● EXERCISE AIM
Can you transcribe every line exactly and leave the pictures behind?

[Start of DATA SHOWN]

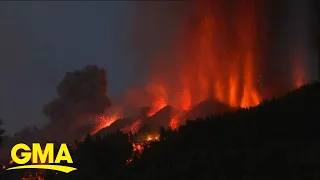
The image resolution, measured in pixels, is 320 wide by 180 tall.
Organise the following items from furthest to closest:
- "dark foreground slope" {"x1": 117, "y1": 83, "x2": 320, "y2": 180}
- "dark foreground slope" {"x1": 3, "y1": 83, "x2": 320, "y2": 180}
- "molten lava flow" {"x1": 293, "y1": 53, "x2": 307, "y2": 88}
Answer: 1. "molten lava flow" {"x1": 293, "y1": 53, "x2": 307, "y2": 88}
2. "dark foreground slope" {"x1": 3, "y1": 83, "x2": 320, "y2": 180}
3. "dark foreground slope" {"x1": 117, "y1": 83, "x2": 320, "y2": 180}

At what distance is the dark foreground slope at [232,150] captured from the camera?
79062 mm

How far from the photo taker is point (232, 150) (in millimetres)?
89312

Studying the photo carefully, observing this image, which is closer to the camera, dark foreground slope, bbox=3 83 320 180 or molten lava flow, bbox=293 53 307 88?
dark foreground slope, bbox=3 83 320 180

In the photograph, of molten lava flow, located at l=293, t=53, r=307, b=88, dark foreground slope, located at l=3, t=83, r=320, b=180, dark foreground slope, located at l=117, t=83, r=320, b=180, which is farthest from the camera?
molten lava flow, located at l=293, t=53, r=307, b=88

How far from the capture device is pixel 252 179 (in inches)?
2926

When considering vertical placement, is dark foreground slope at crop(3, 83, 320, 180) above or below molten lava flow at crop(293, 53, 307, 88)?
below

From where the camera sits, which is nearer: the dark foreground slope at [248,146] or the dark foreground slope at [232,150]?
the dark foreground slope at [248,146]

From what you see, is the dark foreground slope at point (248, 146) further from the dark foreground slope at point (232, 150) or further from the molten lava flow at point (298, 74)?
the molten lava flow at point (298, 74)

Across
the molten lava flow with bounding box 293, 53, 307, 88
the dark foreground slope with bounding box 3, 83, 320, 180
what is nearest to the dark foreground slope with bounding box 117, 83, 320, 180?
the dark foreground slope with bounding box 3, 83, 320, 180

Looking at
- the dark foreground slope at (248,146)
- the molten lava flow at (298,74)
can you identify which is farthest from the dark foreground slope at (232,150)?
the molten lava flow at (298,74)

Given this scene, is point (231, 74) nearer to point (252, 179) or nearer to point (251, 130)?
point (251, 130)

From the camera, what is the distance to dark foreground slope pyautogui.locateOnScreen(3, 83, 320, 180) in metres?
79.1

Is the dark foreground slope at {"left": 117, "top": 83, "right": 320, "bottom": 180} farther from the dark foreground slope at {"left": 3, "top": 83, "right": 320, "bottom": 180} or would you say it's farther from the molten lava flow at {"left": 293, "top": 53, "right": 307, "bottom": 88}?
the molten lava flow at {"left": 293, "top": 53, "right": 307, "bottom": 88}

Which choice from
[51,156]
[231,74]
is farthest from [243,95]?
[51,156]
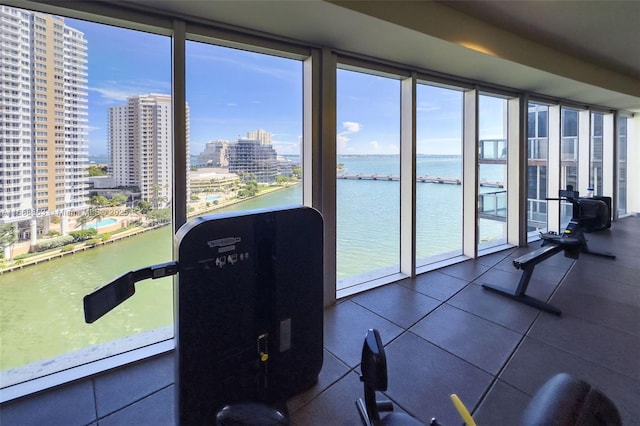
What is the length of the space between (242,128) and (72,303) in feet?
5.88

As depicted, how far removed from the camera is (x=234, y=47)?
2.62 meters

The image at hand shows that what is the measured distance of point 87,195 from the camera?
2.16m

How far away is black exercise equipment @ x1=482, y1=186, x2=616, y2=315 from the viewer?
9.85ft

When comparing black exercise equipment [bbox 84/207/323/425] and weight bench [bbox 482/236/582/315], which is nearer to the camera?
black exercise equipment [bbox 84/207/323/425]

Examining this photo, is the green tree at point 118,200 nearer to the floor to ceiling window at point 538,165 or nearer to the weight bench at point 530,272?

[End of DATA SHOWN]

● RESULT
The image resolution, measured in pixels, is 320 wide by 180 tall.
Organise the following items from furthest to closest:
- "dark foreground slope" {"x1": 117, "y1": 83, "x2": 320, "y2": 180}
- "dark foreground slope" {"x1": 3, "y1": 83, "x2": 320, "y2": 180}
- "molten lava flow" {"x1": 293, "y1": 53, "x2": 307, "y2": 88}
Answer: 1. "molten lava flow" {"x1": 293, "y1": 53, "x2": 307, "y2": 88}
2. "dark foreground slope" {"x1": 3, "y1": 83, "x2": 320, "y2": 180}
3. "dark foreground slope" {"x1": 117, "y1": 83, "x2": 320, "y2": 180}

At what distance is the dark foreground slope at [232,150] captured from the camera?
79062 mm

How far from the photo taker is point (232, 150) (in millimetres)?
89312

Studying the photo carefully, observing this image, which is closer to the camera, dark foreground slope, bbox=3 83 320 180 or molten lava flow, bbox=293 53 307 88?
dark foreground slope, bbox=3 83 320 180

In the photograph, of molten lava flow, located at l=293, t=53, r=307, b=88, dark foreground slope, located at l=3, t=83, r=320, b=180, dark foreground slope, located at l=117, t=83, r=320, b=180, which is farthest from the camera?
molten lava flow, located at l=293, t=53, r=307, b=88

How far from the capture device is pixel 252 179 (in inches)?
2926

When considering vertical placement, is dark foreground slope at crop(3, 83, 320, 180) above or below molten lava flow at crop(293, 53, 307, 88)?
below

From where the camera sits, which is nearer: the dark foreground slope at [248,146] or the dark foreground slope at [232,150]?
the dark foreground slope at [248,146]

From what you see, is the dark foreground slope at point (248, 146) further from the dark foreground slope at point (232, 150) or further from the molten lava flow at point (298, 74)?
the molten lava flow at point (298, 74)

Across
the molten lava flow with bounding box 293, 53, 307, 88
the dark foreground slope with bounding box 3, 83, 320, 180
what is nearest to the dark foreground slope with bounding box 117, 83, 320, 180?
the dark foreground slope with bounding box 3, 83, 320, 180

Looking at
- the dark foreground slope at (248,146)
- the molten lava flow at (298,74)
can you identify which is farthest from the dark foreground slope at (232,150)?
the molten lava flow at (298,74)

Given this scene, is point (231, 74) nearer to point (252, 179) or nearer to point (251, 130)?
point (251, 130)

From the camera, what is the distance to dark foreground slope pyautogui.locateOnScreen(3, 83, 320, 180) in metres?
79.1

Is the dark foreground slope at {"left": 117, "top": 83, "right": 320, "bottom": 180} farther from the dark foreground slope at {"left": 3, "top": 83, "right": 320, "bottom": 180} or would you say it's farther from the molten lava flow at {"left": 293, "top": 53, "right": 307, "bottom": 88}?
the molten lava flow at {"left": 293, "top": 53, "right": 307, "bottom": 88}

Which choice from
[51,156]
[231,74]
is farthest from [243,95]?
[51,156]
What is the length of the space between (242,128) and (72,303) in feet?
5.88

As depicted, how far removed from the camera is (x=234, y=47)?
2.62 meters

The image at hand shows that what is the measured distance of point 87,195 from the camera?
2.16m

How far away is black exercise equipment @ x1=482, y1=186, x2=616, y2=315 from the viewer?
9.85ft

When comparing black exercise equipment [bbox 84/207/323/425] and weight bench [bbox 482/236/582/315], which is nearer to the camera?
black exercise equipment [bbox 84/207/323/425]

Examining this photo, is the green tree at point 118,200 nearer to the floor to ceiling window at point 538,165 or nearer to the weight bench at point 530,272?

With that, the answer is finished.